## SOURCE TEXT
*** Block opens ***

Louis Vuitton’s first menswear show with Pharrell as creative director was last Tuesday.
Pharrell’s focus seemed to be on plumbing the depths of his own legacy of garments. Behind the Louis Vuitton Damier check that defined his collection was a 2010 Billionaire Boys Club release focussed on “Digi“ camo pieces, now “pixelated“ via Damier. Varsity jackets from Pharrell’s high school are reproduced, more recent diamond Tiffany sunglasses are remade, and camouflage patterns, Pharrell’s favorite, abound. In a more direct recognition of nostalgia, Clipse walk the runway to an unheard track and Jay Z delivers a performance after the show. Elsewhere, Pharrell seems intent on honoring Abloh’s tenure with a new boat-shaped bag, an ode to Abloh’s many trompe l’oeil, and a ceremonial bag with a glass box so as to peek at a pair of LV sneakers Abloh designed for the house. Other than these brief nods and a very vocal sentiment that he is both student and a product of his collaborators and inner circle, this is Pharrell’s story.
And yet, a reference infers inevitable, albeit unfair comparison. A Virgil Abloh Vuitton show had a similar mastery of spectacle and luxury, of pieces referencing and deconstructing the late 90s/early 00s era of streetwear and hip hop, and of self-referential myth-making. Puppets on suits referenced 00’s Marc Jacobs era teddy bears, Ghanan heritage, and “characters“ who refracted LV through pop culture landscapes all at once. “Chess“ meant black and white Damier, hockey jerseys worn by the Wu Tang Clan, and armored “knights“. Here, there are fewer layers. Replicas and references are tidier, and metaphors of Point Neuf as bridge between Virginia and Paris are painted broadly. Williams’ Princess Anne High School varsity remains the same, yet bejeweled.

*** Block closes ***

## INFORMATION PROVIDED
*** Block opens ***

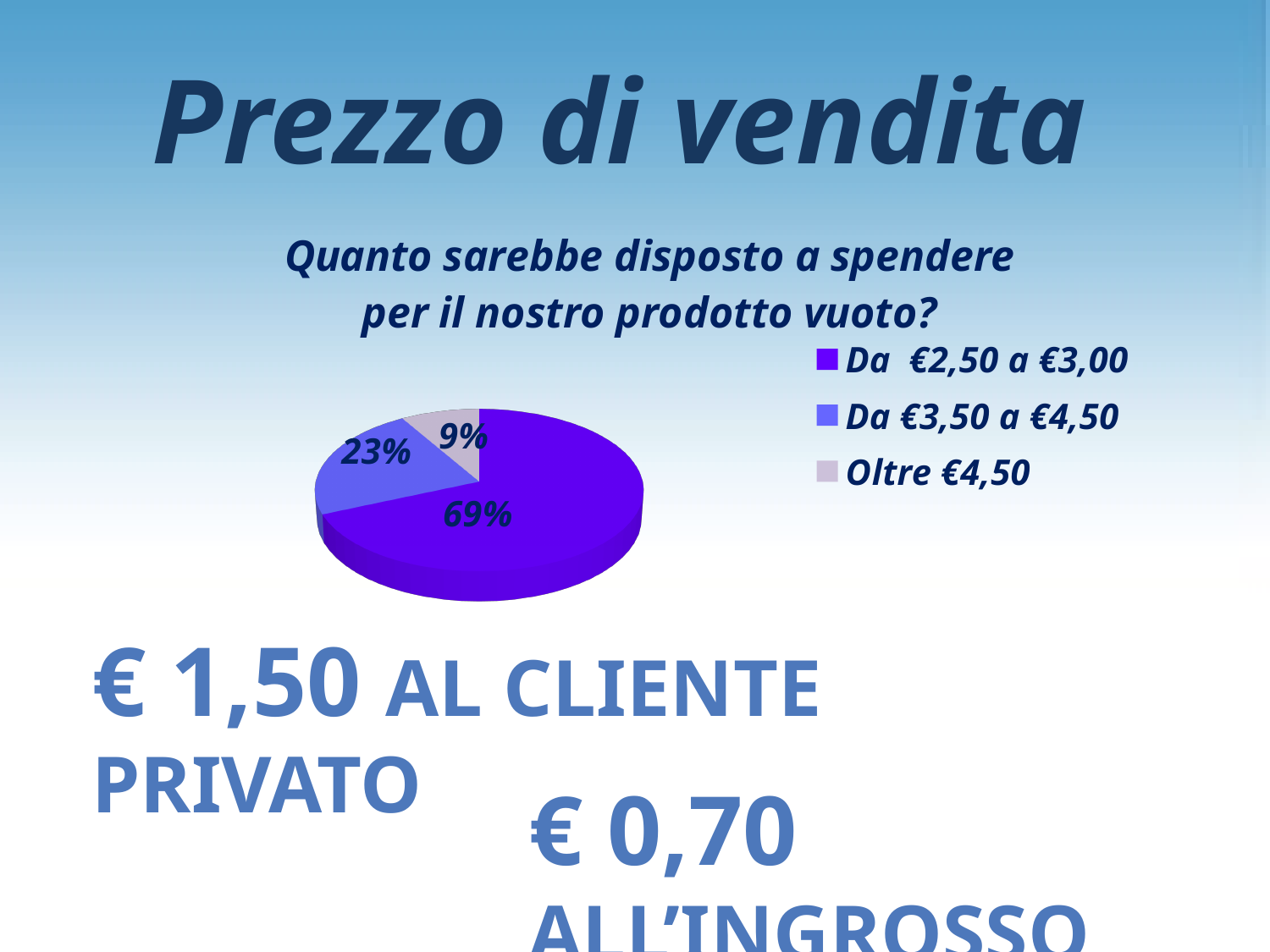
What is the difference in percentage points between the 'Da €3,50 a €4,50' slice and the 'Oltre €4,50' slice? 14 Which category has the smallest slice of the pie? Oltre €4,50 How many slices does the pie chart have? 3 How many entries does the legend list? 3 What kind of chart is shown on the slide? pie chart Which category has the largest slice of the pie? Da €2,50 a €3,00 What is the difference in percentage points between the 'Da €2,50 a €3,00' slice and the 'Da €3,50 a €4,50' slice? 46 What share of the pie does the 'Oltre €4,50' slice represent? 9% What share of the pie does the 'Da €3,50 a €4,50' slice represent? 23% What question is posed as the title above the pie chart? Quanto sarebbe disposto a spendere per il nostro prodotto vuoto? Which is larger: the 'Da €3,50 a €4,50' slice or the 'Oltre €4,50' slice? Da €3,50 a €4,50 What share of the pie does the 'Da €2,50 a €3,00' slice represent? 69%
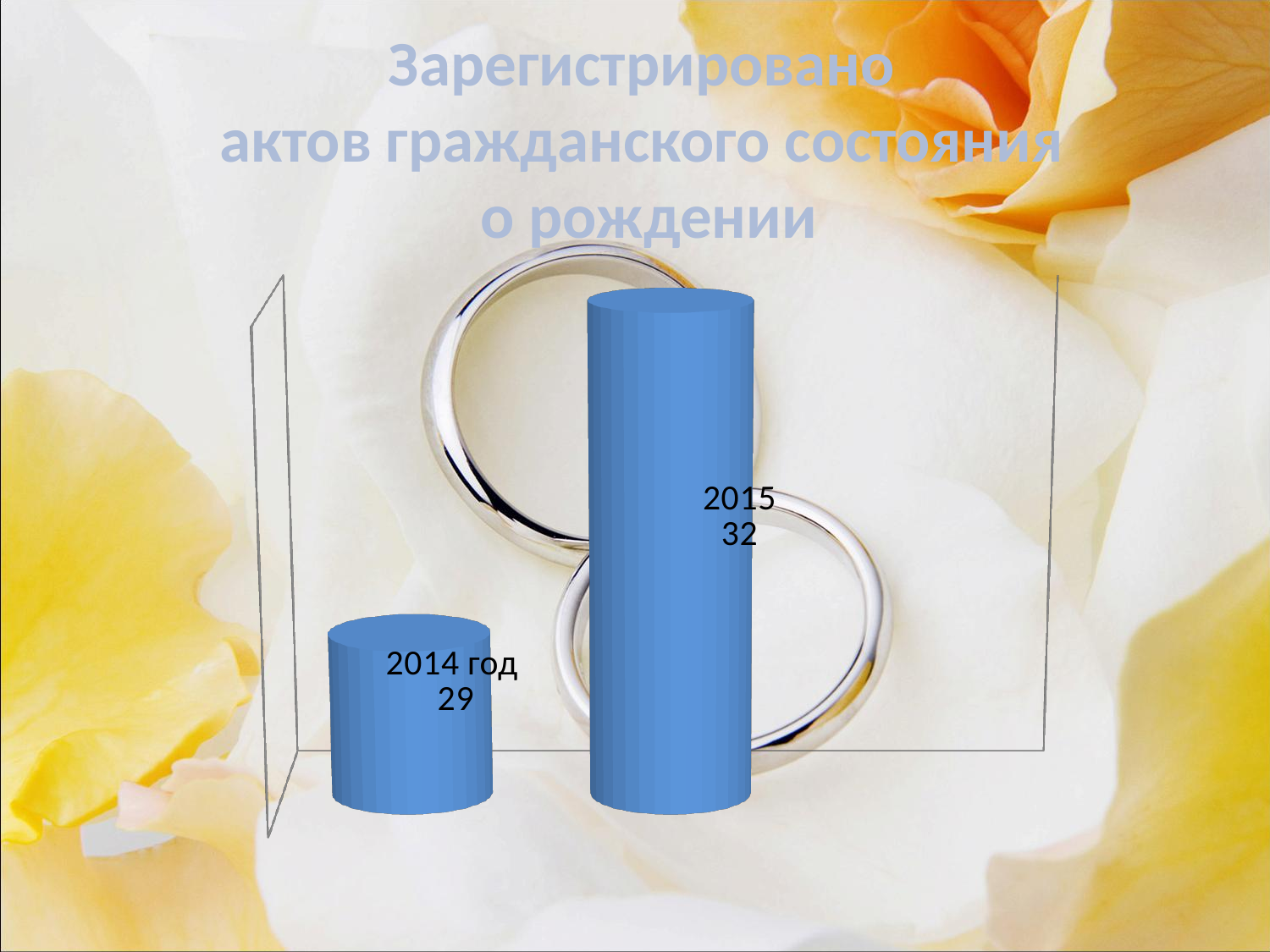
What is the difference between the values for 2015 and 2014 год? 3 Which category has the lowest value? 2014 год What is the title of the chart? Зарегистрировано актов гражданского состояния о рождении What colour are the bars in the chart? blue Do the values rise or fall from 2014 год to 2015? rise Which category has the highest value? 2015 Which is larger, the value for 2014 год or the value for 2015? 2015 What is the value for 2015? 32 What is the value for 2014 год? 29 What kind of chart is shown on the slide? bar chart How many categories are shown in the chart? 2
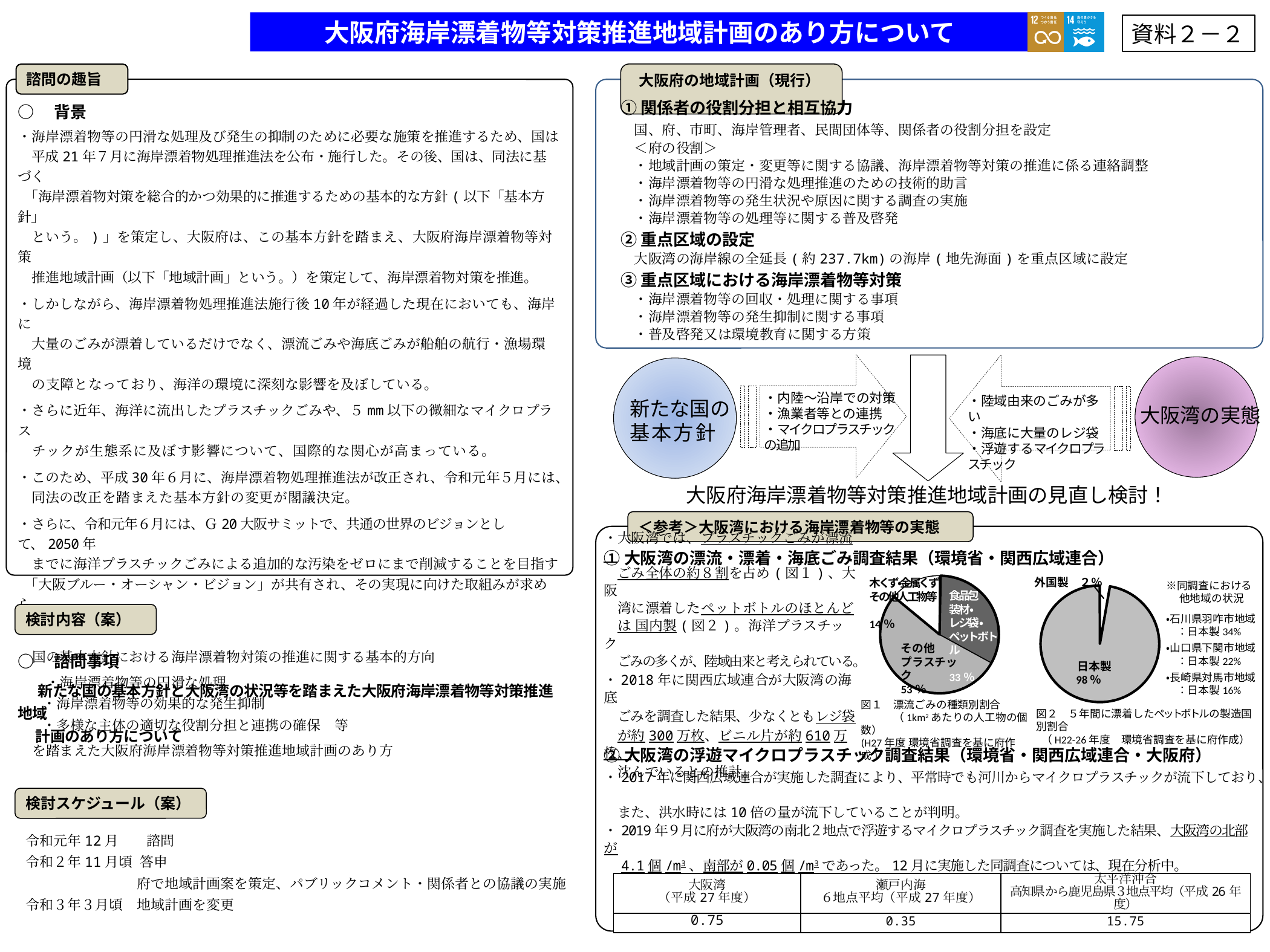
In 図2 (5年間に漂着したペットボトルの製造国別割合), what percentage is shown for 日本製? 98％ What kind of chart is 図1 (漂流ごみの種類別割合)? pie chart In 図1 (漂流ごみの種類別割合), which category has the largest share? その他プラスチック In 図1 (漂流ごみの種類別割合), which category has the smallest share? 木くず金属くずその他人工物等 In 図1 (漂流ごみの種類別割合), what percentage is shown for その他プラスチック? 53％ In 図2 (5年間に漂着したペットボトルの製造国別割合), which is larger, 日本製 or 外国製? 日本製 In 図1 (漂流ごみの種類別割合), what percentage is shown for 木くず金属くずその他人工物等? 14％ In 図2 (5年間に漂着したペットボトルの製造国別割合), what percentage is shown for 外国製? 2％ In 図1 (漂流ごみの種類別割合), how many slices does the pie chart have? 3 In 図1 (漂流ごみの種類別割合), what percentage is shown for 食品包装材・レジ袋・ペットボトル? 33％ In 図2 (5年間に漂着したペットボトルの製造国別割合), how many slices does the pie chart have? 2 In 図1 (漂流ごみの種類別割合), what is the difference in percentage points between その他プラスチック and 食品包装材・レジ袋・ペットボトル? 20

*** Block closes ***

In the Louis Vuitton menswear review, translate this sentence into Spanish: "Varsity jackets from Pharrell’s high school are reproduced, more recent diamond Tiffany sunglasses are remade, and camouflage patterns, Pharrell’s favorite, abound."

## COMPLETED EXERCISE
Se reproducen chaquetas varsity del instituto de Pharrell, se rehacen unas gafas de sol Tiffany con diamantes más recientes y abundan los estampados de camuflaje, los favoritos de Pharrell.